> **文書抜粋**:
スーさん、マーラーを聴く

11月5日(火)

先週の土曜日(2日)は、エリアフ・インバル指揮、東京都交響楽団によるマーラーの交響曲第6番を聴くために、横浜のみなとみらいホールへ。
開演は午後3時だったので、午前中に浜松を出発、お昼すぎに到着して娘と合流、家族揃ってランドマーク・プラザにて昼食を食べ、食後のコーヒーを飲んで、ゆっくりとホールへ向かった。

会場はほぼ満席。このコンビによるマーラーの人気の高さがうかがえる。
私たちのチケットは、今年の1月に苦労して手に入れた「セット券」。6番から9番まで4回の演奏会がセットになったチケットである(このセット券の購入に関しては、1月22日付の日記に書きました。入手するのがなかなかタイヘンでした)。

第6交響曲の実際の演奏を聴くのは、今回が初めてである。
この交響曲に関しては、合唱も入らない純粋の器楽曲なのであるが、特に管楽器を中心に演奏が難しいためか、マーラーの交響曲の中ではあまり実演の機会に接することの少ない曲である。
そんな事情もあって、とりわけ今回はチケットを入手した今年の初めから、楽しみにしていた演奏会であった。

マーラーの第6交響曲は、「悲劇的」と題されている。これは、マーラー自身が命名したとのことである。
何が「悲劇的」なのか。
人がこの世を生きていくということが、である。
それは「悲劇的」なことなのである、とマーラー自身がそう考えているように聴こえる曲である。

> **演習データ**:
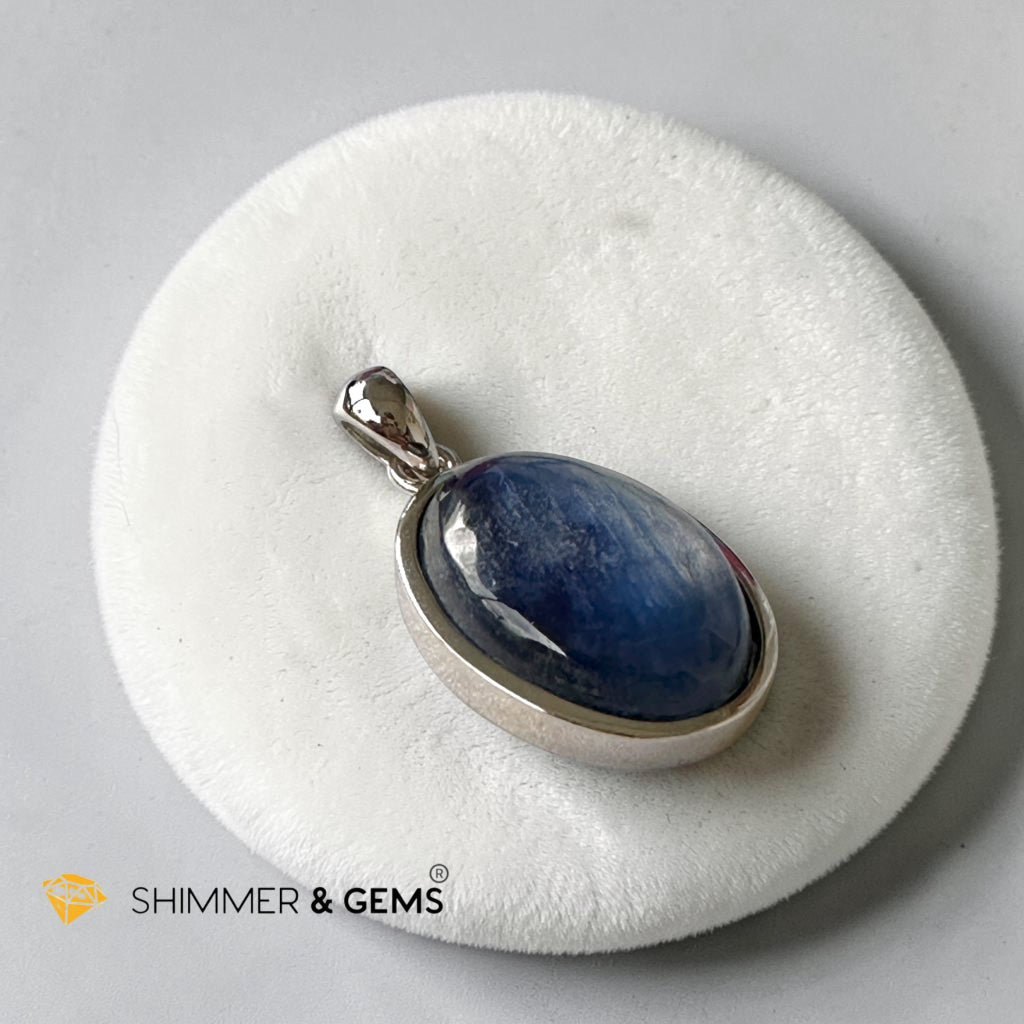 Blue Kyanite Premium Oval Pendant 10x20mm in 925 Silver (High Vibes)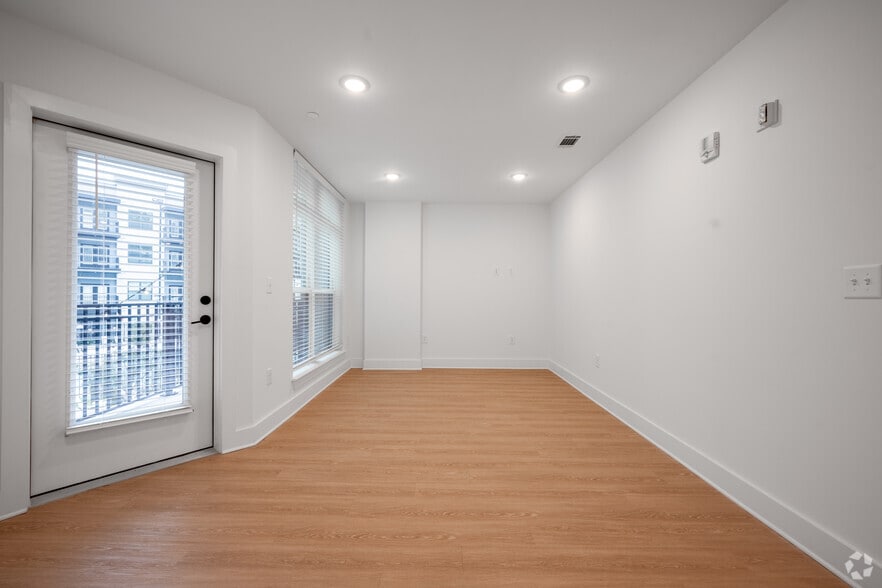 More Photos Of 3311 Hood Ave, Chamblee Apartments For Lease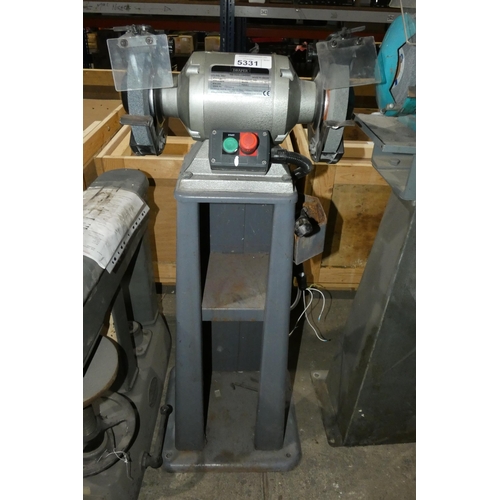 5331 - 1 x Draper GHD200 grinder on a stand 240v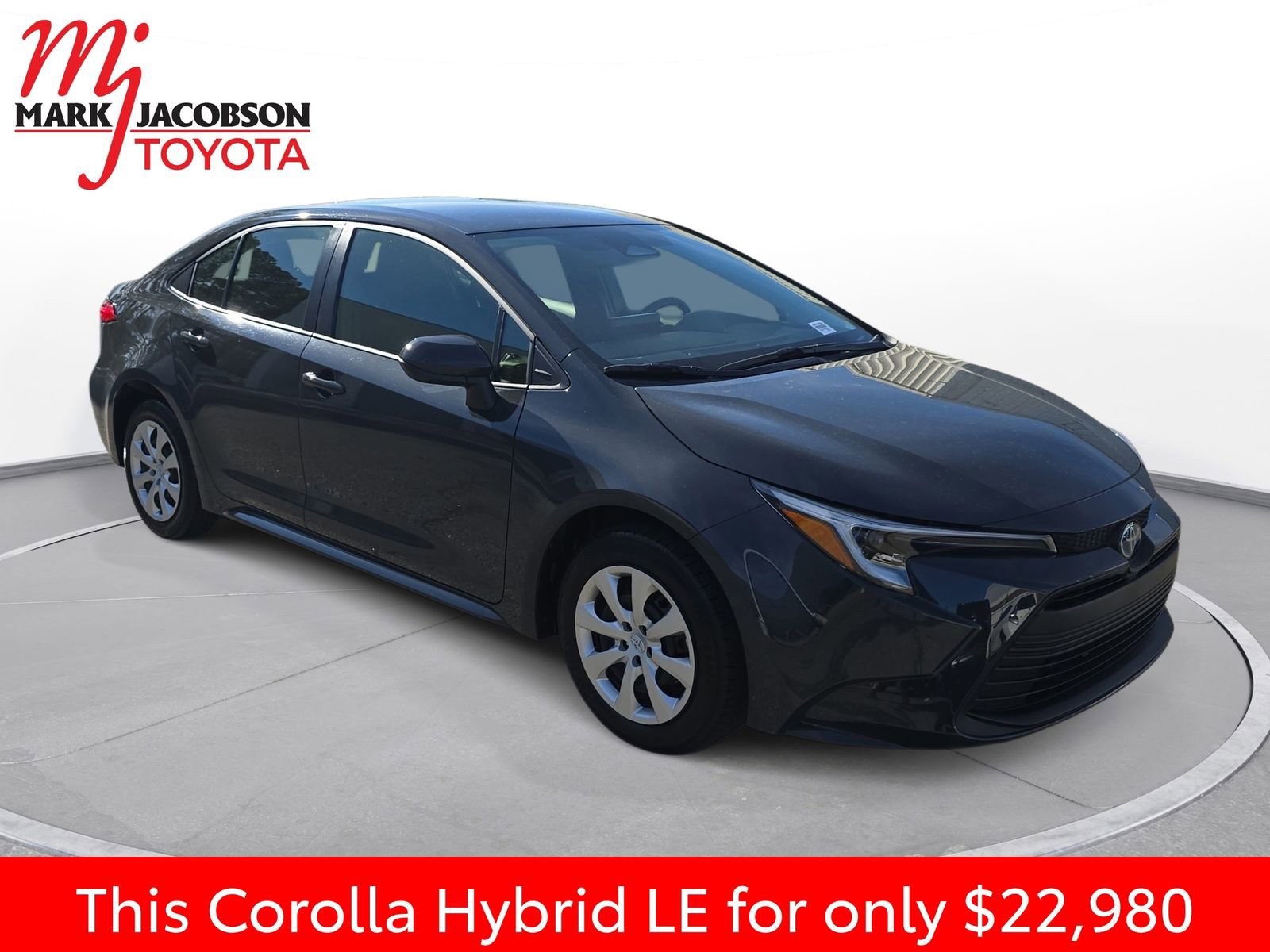 Used 2025 Toyota Corolla LE image 5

> **課題**:
1. マーラー演奏会の文章から「第6交響曲の実際の演奏を聴くのは、今回が初めてである。」を英語に訳せ。
2. マーラー演奏会の文章を、最後の文の後から書き進めよ。

> **解答一覧**:
1. This is the first time I have heard the Sixth Symphony performed live.

2.
第1楽章は、低弦が力強く刻むリズムに乗って開始される。まるで人生という荒波に敢然と立ち向かっていく英雄の姿を彷彿とさせるような勇ましい行進曲である。
その英雄を支えてくれる人がいる。よき伴侶である(副次部の主題)。第1楽章を完成させたマーラーが、作曲小屋から下りてきて、妻のアルマに「ある主題の中で、きみを表現しようとした」と語った主題である。
英雄も時に休息することもある。癒してくれるのは山や湖などといった美しい自然のたたずまいである。
エネルギーを得た英雄は、再び人生という戦いに挑んでいく。そうして、高らかに勝利を宣言するのである。

第2楽章はスケルツォである。ティンパニの連打が、第1楽章の雰囲気を思い出させる。スケルツォ(諧謔曲)という名が相応しくないと思われるほどに、重々しい始まりである。人生の闘争はひたすら続いていくのだ。
しかし、家に帰れば子どもたちの無邪気な姿がある。変拍子のトリオでは、マーラー自身が「砂場をよちよち歩いている子どもたちのたどたどしい遊びを描いた」と彼の妻に語っている。
そんな家族とのふれあいもつかの間、英雄は再び闘争の場へと戻ってゆく。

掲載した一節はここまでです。